━━━ Records to use

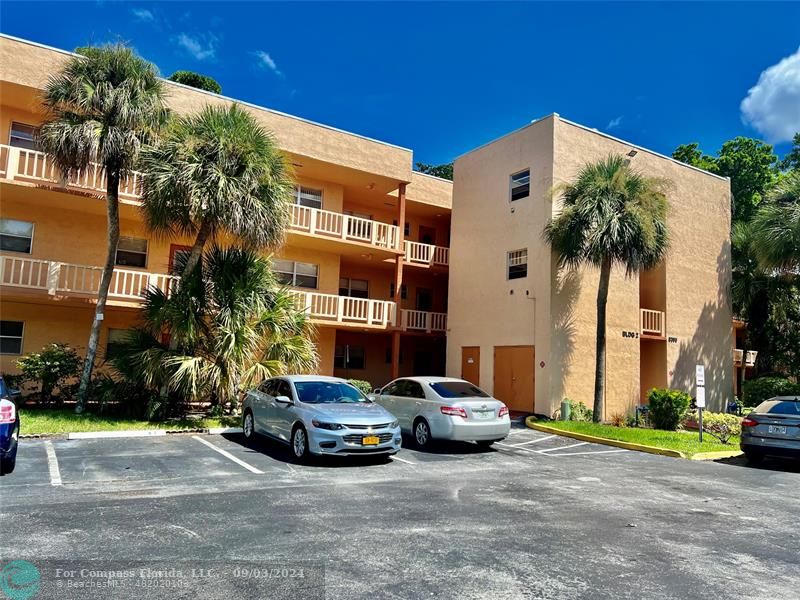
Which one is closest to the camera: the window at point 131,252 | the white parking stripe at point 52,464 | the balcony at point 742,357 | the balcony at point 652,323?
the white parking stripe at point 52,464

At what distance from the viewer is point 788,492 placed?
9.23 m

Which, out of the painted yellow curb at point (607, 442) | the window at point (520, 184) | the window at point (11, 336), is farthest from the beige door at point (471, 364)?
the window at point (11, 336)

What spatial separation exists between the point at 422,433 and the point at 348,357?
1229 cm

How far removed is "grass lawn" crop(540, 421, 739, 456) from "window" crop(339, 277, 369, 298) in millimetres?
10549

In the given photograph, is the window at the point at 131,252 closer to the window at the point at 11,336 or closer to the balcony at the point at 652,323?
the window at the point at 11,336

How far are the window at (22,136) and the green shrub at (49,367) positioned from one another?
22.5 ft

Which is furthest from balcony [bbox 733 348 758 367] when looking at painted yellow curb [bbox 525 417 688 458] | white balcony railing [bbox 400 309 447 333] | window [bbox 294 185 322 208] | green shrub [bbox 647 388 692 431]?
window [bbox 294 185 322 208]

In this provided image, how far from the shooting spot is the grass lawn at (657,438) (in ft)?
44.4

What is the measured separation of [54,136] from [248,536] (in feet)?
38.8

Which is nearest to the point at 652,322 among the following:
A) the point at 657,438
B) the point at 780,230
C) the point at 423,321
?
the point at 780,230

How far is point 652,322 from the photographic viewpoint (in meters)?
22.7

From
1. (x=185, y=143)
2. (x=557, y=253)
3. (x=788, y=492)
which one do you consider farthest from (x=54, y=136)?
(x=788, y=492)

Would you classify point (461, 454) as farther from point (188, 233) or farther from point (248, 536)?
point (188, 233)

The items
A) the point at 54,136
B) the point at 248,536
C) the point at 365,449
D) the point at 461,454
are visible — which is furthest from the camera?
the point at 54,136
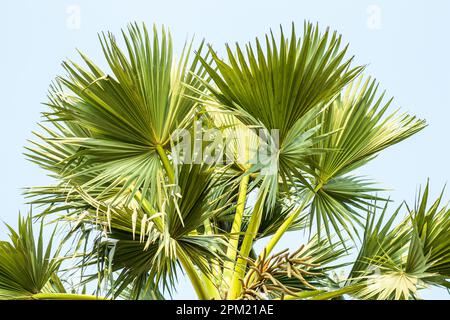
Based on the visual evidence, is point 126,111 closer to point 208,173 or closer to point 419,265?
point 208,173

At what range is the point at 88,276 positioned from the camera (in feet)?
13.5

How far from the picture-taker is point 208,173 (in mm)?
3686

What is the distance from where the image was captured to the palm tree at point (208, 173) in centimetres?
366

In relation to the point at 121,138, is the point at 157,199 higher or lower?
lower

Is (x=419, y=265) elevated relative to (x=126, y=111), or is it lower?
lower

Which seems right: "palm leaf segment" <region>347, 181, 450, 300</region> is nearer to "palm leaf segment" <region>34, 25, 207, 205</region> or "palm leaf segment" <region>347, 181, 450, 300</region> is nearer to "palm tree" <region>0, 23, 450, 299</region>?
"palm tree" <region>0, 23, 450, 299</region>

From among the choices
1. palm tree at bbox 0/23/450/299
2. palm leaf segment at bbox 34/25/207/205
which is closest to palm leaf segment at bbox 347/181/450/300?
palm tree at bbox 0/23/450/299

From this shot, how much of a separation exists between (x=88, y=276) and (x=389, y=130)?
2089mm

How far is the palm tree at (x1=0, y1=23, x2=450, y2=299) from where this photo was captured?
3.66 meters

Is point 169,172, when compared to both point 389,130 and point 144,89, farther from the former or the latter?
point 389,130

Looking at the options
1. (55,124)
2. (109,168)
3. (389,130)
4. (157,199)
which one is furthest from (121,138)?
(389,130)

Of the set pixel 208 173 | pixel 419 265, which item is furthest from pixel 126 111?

━━━━━━

Exercise:
Reproduce every one of the records above word for word, dropping the pictures from your copy.

Exercise response:
Which one is closest to the camera: the window at point 131,252 | the white parking stripe at point 52,464 | the balcony at point 742,357 | the balcony at point 652,323?
the white parking stripe at point 52,464

At what distance from the viewer is point 788,492 placed?
9.23 m

Which, out of the painted yellow curb at point (607, 442) | the window at point (520, 184) | the window at point (11, 336), is farthest from the beige door at point (471, 364)?
the window at point (11, 336)

What spatial separation exists between the point at 422,433 and the point at 348,357?
1229 cm

How far removed is "grass lawn" crop(540, 421, 739, 456) from "window" crop(339, 277, 369, 298) in millimetres?
10549

In the given photograph, is the window at the point at 131,252 closer to the window at the point at 11,336 or closer to the balcony at the point at 652,323?
the window at the point at 11,336

How far are the window at (22,136) and the green shrub at (49,367) positioned from one another?
22.5 ft

Which is furthest from balcony [bbox 733 348 758 367] when looking at painted yellow curb [bbox 525 417 688 458] | white balcony railing [bbox 400 309 447 333] | window [bbox 294 185 322 208] | green shrub [bbox 647 388 692 431]?
window [bbox 294 185 322 208]

In this provided image, how far from the shooting spot is the grass lawn at (657,438) (in ft)?
44.4

What is the measured separation of [54,136] from [248,536] (in feet)?
38.8

Which is nearest to the point at 652,322 among the following:
A) the point at 657,438
B) the point at 780,230
C) the point at 423,321
?
the point at 780,230

How far is point 652,322 from the photographic viewpoint (in meters)?
22.7

From
1. (x=185, y=143)
2. (x=557, y=253)
3. (x=788, y=492)
which one do you consider farthest from (x=54, y=136)?
(x=788, y=492)

Would you classify point (461, 454) as farther from point (188, 233) or farther from point (248, 536)?
point (188, 233)

The items
A) the point at 54,136
B) the point at 248,536
C) the point at 365,449
D) the point at 461,454
are visible — which is furthest from the camera?
the point at 54,136
Based on the visual evidence, is point 126,111 closer to point 208,173 or closer to point 419,265?
point 208,173

At what range is the point at 88,276 positioned from the camera (in feet)?
13.5

How far from the picture-taker is point 208,173 (in mm)?
3686

What is the distance from where the image was captured to the palm tree at point (208, 173) in centimetres?
366

In relation to the point at 121,138, is the point at 157,199 higher or lower?
lower

Is (x=419, y=265) elevated relative to (x=126, y=111), or is it lower?
lower

Which seems right: "palm leaf segment" <region>347, 181, 450, 300</region> is nearer to "palm leaf segment" <region>34, 25, 207, 205</region> or "palm leaf segment" <region>347, 181, 450, 300</region> is nearer to "palm tree" <region>0, 23, 450, 299</region>?
"palm tree" <region>0, 23, 450, 299</region>

From among the choices
1. palm tree at bbox 0/23/450/299
2. palm leaf segment at bbox 34/25/207/205
which is closest to palm leaf segment at bbox 347/181/450/300?
palm tree at bbox 0/23/450/299

From this shot, how much of a separation exists between (x=88, y=276) and (x=389, y=130)?
2089mm

How far is the palm tree at (x1=0, y1=23, x2=450, y2=299) from where this photo was captured?
3.66 meters

Is point 169,172, when compared to both point 389,130 and point 144,89, farther from the former or the latter?
point 389,130

Looking at the options
1. (55,124)
2. (109,168)
3. (389,130)
4. (157,199)
which one is furthest from (121,138)?
(389,130)

Of the set pixel 208 173 | pixel 419 265, which item is furthest from pixel 126 111?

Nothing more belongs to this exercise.